Maps depicting cancer incidence rates have become useful tools in public health research, giving valuable information about the spatial variation in rates of disease. Typically, these maps are generated using count data aggregated over areas such as counties or census blocks. However, with the proliferation of geographic information systems and related databases, it is becoming easier to obtain exact spatial locations for the cancer cases and suitable control subjects. The use of such point data allows us to adjust for individual-level covariates, such as age and smoking status, when estimating the spatial variation in disease risk. Unfortunately, such covariate information is often subject to missingness. We propose a method for mapping cancer risk when covariates are not completely observed. We model these data using a logistic generalized additive model. Estimates of the linear and non-linear effects are obtained using a mixed effects model representation. We develop an EM algorithm to account for missing data and the random effects. Since the expectation step involves an intractable integral, we estimate the E-step with a Laplace approximation. This framework provides a general method for handling missing covariate values when fitting generalized additive models. We illustrate our method through an analysis of cancer incidence data from Cape Cod, Massachusetts. These analyses demonstrate that standard complete-case methods can yield biased estimates of the spatial variation of cancer risk.

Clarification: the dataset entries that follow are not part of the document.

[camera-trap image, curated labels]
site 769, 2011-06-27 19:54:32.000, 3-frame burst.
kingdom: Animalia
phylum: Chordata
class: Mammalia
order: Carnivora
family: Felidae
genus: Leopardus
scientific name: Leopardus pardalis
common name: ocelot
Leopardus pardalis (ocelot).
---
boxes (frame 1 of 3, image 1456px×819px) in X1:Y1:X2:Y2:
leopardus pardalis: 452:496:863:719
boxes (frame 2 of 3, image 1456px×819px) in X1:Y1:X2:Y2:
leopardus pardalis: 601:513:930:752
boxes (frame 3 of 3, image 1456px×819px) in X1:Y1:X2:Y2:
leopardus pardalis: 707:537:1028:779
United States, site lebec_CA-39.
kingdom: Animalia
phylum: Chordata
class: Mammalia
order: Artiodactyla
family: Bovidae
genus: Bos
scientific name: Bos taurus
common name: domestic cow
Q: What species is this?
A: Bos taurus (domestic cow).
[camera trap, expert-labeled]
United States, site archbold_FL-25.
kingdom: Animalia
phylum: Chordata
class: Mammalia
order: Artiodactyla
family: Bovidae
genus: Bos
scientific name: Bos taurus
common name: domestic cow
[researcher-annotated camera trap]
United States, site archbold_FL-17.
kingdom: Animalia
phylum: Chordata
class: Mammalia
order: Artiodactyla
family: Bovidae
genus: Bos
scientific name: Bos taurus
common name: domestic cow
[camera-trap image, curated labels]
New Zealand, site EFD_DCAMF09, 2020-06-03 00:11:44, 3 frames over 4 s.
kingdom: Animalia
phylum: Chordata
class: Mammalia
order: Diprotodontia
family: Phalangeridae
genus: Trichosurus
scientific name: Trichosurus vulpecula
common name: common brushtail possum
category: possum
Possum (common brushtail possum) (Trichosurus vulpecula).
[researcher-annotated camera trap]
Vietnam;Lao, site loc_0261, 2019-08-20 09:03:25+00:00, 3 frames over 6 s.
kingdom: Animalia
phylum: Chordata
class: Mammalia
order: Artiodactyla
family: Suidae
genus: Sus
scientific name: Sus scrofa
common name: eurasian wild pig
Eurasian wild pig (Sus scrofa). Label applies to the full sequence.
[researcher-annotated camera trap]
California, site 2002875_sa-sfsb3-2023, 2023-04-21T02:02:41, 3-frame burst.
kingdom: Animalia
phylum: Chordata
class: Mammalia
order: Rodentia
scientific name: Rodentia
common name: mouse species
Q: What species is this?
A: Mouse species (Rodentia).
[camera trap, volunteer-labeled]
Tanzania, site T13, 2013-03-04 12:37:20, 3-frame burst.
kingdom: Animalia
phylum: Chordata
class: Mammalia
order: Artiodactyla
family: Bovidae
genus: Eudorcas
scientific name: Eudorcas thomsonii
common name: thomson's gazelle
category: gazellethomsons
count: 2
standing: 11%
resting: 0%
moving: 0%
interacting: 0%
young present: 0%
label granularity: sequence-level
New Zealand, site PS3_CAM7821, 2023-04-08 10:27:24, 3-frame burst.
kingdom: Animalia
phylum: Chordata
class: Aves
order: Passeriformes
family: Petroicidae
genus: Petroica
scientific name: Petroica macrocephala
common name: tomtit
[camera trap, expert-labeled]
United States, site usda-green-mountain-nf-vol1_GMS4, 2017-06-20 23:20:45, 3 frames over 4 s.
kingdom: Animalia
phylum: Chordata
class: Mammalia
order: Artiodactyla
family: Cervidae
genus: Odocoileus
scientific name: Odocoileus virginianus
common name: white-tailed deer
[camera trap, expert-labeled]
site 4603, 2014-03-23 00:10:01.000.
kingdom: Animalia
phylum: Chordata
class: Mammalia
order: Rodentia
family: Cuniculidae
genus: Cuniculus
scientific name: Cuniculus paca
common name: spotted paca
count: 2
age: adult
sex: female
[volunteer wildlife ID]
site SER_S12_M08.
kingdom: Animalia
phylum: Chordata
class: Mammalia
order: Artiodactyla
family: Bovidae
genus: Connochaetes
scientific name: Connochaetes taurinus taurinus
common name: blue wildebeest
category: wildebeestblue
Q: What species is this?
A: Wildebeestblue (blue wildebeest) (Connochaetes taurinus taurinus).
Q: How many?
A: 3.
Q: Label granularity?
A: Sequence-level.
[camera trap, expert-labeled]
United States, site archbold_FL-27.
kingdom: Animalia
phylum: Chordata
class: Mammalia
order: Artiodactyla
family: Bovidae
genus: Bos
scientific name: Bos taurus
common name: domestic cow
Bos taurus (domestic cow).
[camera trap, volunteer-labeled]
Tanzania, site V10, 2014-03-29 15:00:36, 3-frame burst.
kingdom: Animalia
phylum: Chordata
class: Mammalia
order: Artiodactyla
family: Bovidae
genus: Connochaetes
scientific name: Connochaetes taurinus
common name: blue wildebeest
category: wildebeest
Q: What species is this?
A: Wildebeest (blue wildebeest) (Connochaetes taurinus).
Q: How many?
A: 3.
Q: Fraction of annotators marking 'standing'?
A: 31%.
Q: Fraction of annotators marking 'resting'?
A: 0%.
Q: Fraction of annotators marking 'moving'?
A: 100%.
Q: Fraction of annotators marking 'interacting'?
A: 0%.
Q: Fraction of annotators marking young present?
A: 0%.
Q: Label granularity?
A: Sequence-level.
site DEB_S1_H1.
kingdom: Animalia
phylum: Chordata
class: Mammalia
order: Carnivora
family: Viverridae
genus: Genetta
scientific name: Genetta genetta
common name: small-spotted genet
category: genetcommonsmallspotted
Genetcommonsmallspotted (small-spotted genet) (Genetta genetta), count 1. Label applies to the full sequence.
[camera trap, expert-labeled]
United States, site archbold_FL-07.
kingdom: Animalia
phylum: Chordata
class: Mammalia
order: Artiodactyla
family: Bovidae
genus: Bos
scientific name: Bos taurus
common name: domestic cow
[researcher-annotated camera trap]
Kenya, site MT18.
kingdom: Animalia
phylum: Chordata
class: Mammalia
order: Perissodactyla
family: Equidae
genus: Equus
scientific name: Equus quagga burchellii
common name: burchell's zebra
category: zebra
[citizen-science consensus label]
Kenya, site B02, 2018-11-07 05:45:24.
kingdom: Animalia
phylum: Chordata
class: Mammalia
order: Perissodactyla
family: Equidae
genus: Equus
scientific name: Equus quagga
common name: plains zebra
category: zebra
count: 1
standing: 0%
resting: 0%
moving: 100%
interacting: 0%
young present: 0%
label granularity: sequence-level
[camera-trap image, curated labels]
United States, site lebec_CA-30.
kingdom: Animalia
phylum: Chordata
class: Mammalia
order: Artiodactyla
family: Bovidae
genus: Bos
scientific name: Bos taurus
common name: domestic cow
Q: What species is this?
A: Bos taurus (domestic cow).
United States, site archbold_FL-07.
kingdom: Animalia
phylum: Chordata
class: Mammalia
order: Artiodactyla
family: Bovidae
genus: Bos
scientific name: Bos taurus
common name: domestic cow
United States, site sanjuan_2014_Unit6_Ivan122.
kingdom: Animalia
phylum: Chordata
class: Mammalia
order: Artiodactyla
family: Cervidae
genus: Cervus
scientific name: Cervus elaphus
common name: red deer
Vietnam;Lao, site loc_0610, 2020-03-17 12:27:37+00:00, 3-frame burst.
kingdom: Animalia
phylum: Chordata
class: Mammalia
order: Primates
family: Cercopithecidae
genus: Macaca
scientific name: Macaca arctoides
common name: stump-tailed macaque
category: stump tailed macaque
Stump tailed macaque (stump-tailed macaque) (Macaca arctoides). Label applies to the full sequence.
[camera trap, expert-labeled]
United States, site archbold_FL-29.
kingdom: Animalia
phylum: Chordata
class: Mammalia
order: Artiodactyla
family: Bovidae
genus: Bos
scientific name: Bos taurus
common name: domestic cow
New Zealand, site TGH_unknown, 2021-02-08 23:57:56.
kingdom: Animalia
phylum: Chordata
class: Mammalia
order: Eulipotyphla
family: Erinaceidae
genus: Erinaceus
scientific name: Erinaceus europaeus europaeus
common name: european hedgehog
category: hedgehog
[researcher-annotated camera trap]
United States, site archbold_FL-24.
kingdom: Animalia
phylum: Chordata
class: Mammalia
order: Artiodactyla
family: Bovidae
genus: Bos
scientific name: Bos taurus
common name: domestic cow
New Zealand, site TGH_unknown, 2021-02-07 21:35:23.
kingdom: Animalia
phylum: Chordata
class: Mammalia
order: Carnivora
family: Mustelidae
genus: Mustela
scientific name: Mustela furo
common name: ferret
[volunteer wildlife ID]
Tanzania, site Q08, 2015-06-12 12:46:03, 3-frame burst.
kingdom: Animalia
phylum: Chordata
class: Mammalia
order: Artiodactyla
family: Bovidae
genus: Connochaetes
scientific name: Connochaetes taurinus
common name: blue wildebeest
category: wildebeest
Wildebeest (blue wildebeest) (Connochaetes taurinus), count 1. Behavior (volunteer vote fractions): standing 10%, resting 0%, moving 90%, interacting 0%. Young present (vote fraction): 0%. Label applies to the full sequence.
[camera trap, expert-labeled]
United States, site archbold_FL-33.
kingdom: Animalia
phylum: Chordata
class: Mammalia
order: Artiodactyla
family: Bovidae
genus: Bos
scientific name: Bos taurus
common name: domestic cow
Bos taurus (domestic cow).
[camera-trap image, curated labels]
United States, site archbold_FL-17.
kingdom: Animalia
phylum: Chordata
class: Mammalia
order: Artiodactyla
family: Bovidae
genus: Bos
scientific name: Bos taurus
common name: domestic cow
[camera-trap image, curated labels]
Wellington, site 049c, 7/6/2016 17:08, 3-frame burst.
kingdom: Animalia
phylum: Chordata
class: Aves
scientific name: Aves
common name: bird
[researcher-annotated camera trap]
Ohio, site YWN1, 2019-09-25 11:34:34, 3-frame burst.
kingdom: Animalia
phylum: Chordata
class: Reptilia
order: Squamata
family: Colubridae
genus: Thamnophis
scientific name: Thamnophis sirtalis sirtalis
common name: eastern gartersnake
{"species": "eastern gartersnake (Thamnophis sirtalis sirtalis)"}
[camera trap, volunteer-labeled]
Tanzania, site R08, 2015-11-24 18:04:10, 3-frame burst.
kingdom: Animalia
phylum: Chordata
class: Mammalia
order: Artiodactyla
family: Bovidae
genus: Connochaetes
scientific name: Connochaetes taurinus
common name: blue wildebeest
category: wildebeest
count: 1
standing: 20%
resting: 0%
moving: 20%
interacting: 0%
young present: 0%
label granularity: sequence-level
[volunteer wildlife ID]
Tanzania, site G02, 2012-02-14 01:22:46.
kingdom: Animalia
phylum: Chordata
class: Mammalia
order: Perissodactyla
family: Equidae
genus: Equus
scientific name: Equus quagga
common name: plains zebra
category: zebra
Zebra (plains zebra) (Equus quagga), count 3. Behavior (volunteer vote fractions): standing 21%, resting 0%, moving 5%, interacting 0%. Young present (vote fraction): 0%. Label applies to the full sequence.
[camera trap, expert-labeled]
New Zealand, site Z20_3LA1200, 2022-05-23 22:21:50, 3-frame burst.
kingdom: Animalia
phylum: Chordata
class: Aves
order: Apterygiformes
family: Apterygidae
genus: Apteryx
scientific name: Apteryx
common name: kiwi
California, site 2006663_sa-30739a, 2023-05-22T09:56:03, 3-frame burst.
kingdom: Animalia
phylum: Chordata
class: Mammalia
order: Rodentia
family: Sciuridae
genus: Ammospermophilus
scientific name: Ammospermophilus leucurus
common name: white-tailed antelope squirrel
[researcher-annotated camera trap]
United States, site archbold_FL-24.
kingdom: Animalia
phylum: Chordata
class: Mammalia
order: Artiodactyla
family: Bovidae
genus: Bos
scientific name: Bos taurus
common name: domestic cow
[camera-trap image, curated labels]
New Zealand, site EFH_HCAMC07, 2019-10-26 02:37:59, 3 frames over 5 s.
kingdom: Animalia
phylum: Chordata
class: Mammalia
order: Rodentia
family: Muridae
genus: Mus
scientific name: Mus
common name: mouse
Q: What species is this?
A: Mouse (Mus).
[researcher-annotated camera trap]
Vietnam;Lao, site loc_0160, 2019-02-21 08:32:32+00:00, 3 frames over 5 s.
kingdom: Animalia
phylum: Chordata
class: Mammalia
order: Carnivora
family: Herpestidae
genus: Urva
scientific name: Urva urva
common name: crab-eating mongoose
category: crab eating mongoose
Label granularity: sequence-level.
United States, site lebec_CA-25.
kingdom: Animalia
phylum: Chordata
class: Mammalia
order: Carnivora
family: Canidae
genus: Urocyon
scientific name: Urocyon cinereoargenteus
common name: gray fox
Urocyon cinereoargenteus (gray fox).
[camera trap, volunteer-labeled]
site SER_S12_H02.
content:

描绘癌症发病率的地图已成为公共卫生研究中的有用工具,能提供有关疾病发病率空间变化的宝贵信息。通常,这些地图是使用在县或人口普查街区等区域汇总的计数数据生成的。然而,随着地理信息系统及相关数据库的激增,获取癌症病例和合适对照对象的确切空间位置变得更加容易。使用此类点数据使我们在估计疾病风险的空间变化时能够调整个体层面的协变量,如年龄和吸烟状况。不幸的是,此类协变量信息常常存在缺失情况。我们提出一种在协变量未被完全观测到时绘制癌症风险地图的方法。我们使用逻辑广义相加模型对这些数据进行建模。线性和非线性效应的估计通过混合效应模型表示来获得。我们开发了一种期望最大化(EM)算法来处理缺失数据和随机效应。由于期望步骤涉及一个难以处理的积分,我们用拉普拉斯近似来估计期望步骤。这个框架为在拟合广义相加模型时处理缺失协变量值提供了一种通用方法。我们通过对马萨诸塞州科德角的癌症发病率数据进行分析来说明我们的方法。这些分析表明,标准的完整病例方法可能会对癌症风险的空间变化产生有偏差的估计。